Skip to main content

XProf Profiler Plugin

Project description

[!IMPORTANT] XProf is hiring! Apply now at https://g.co/jobs/xprof

XProf (+ Tensorboard Profiler Plugin)

An open, scalable, and extensible profiler for the modern ML stack.

AboutInstallationUsageResourcesCiting

Badge to display Apache 2.0 license Badge to display current XProf version Badge to display weekly PyPi downloads

About

XProf offers a number of tools to analyse and visualize the performance of your model across multiple devices. Some of the tools include:

Overview Page

A high-level overview of the performance of your model. This is an aggregated overview for your host and all devices. It includes:
  • Performance summary and breakdown of step times.
  • A graph of individual step times.
  • High level details of the run environment.

Trace Viewer

Displays a timeline of the execution of your model that shows:
  • The duration of each op.
  • Which part of the system (host or device) executed an op.
  • The communication between devices.

Memory Profile

Monitors the memory usage of your model.

Graph Viewer

A visualization of the graph structure of HLOs of your model.

To learn more about the various XProf tools, check out the XProf documentation

[!TIP] New to profiling? Come and check out this Colab Demo.

Installation

To get the most recent release version of XProf, install it via pip:

$ pip install xprof

[!NOTE] For Python 3.12+ users, if you encounter ModuleNotFoundError: No module named 'pkg_resources', install an older version of setuptools:

pip install "setuptools<70"

Alternative installation options:

Installation with Tensorboard
$ pip install xprof tensorboard
Google Cloud

If you use Google Cloud to run your workloads, we recommend the xprofiler tool.It provides a streamlined profile collection and viewing experience using VMs running XProf.

= = = = =

PROBLEM :: Copy everything in the XProf project description from "Overview Page" down to "executed an op." word for word.

DATA EXTRACT ::

= = = = =

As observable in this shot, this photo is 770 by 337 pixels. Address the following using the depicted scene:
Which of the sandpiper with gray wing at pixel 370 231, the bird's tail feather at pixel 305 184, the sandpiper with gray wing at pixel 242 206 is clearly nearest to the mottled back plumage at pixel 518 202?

= = = = =

SOLUTION FOR THIS TASK ::
Overview Page

A high-level overview of the performance of your model. This is an aggregated overview for your host and all devices. It includes:
  • Performance summary and breakdown of step times.
  • A graph of individual step times.
  • High level details of the run environment.

Trace Viewer

Displays a timeline of the execution of your model that shows:
  • The duration of each op.
  • Which part of the system (host or device) executed an op.